Task data ▸
++++

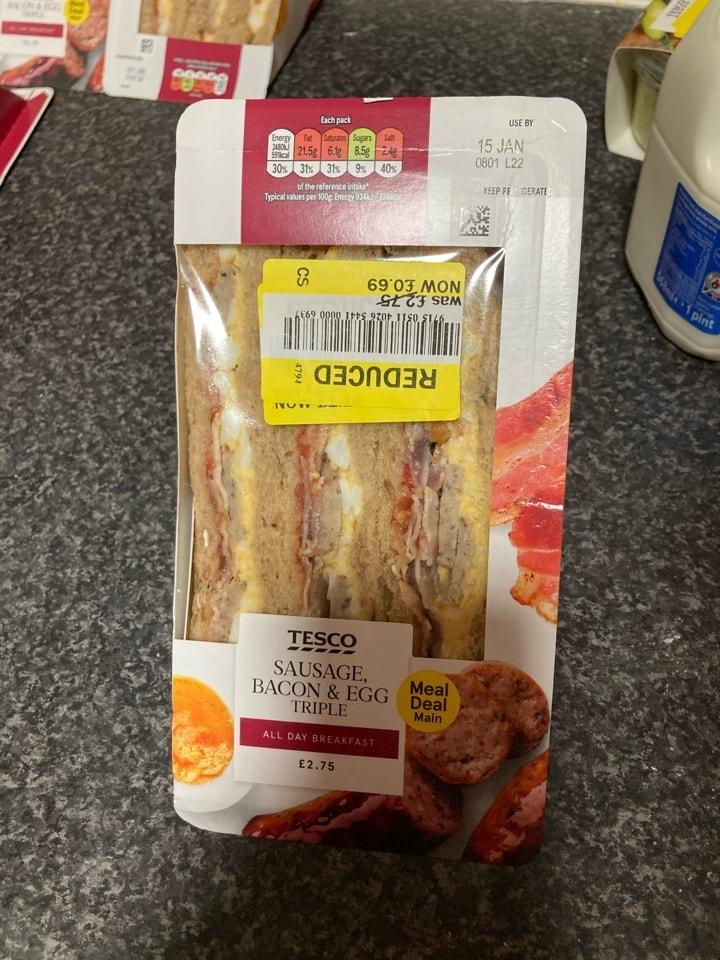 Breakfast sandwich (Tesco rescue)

++++

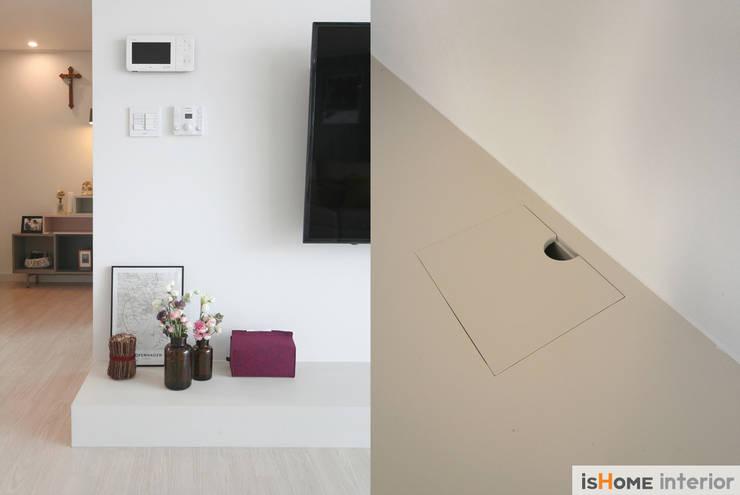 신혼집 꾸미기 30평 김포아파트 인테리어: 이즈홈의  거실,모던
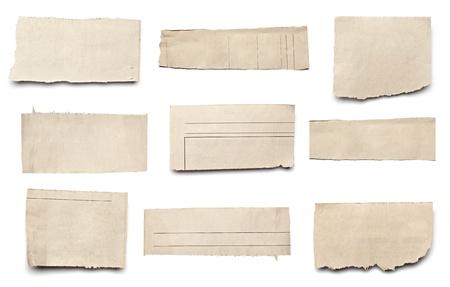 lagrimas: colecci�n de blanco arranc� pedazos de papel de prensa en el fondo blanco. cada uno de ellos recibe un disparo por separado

++++

Using the listing above, repeat word for word each line from the one with "신혼집 꾸미기 30평" down to the one with "lagrimas: colecci�n de", both included. Omit all pictures.

Output of the task ▸
 신혼집 꾸미기 30평 김포아파트 인테리어: 이즈홈의  거실,모던
 lagrimas: colecci�n de blanco arranc� pedazos de papel de prensa en el fondo blanco. cada uno de ellos recibe un disparo por separado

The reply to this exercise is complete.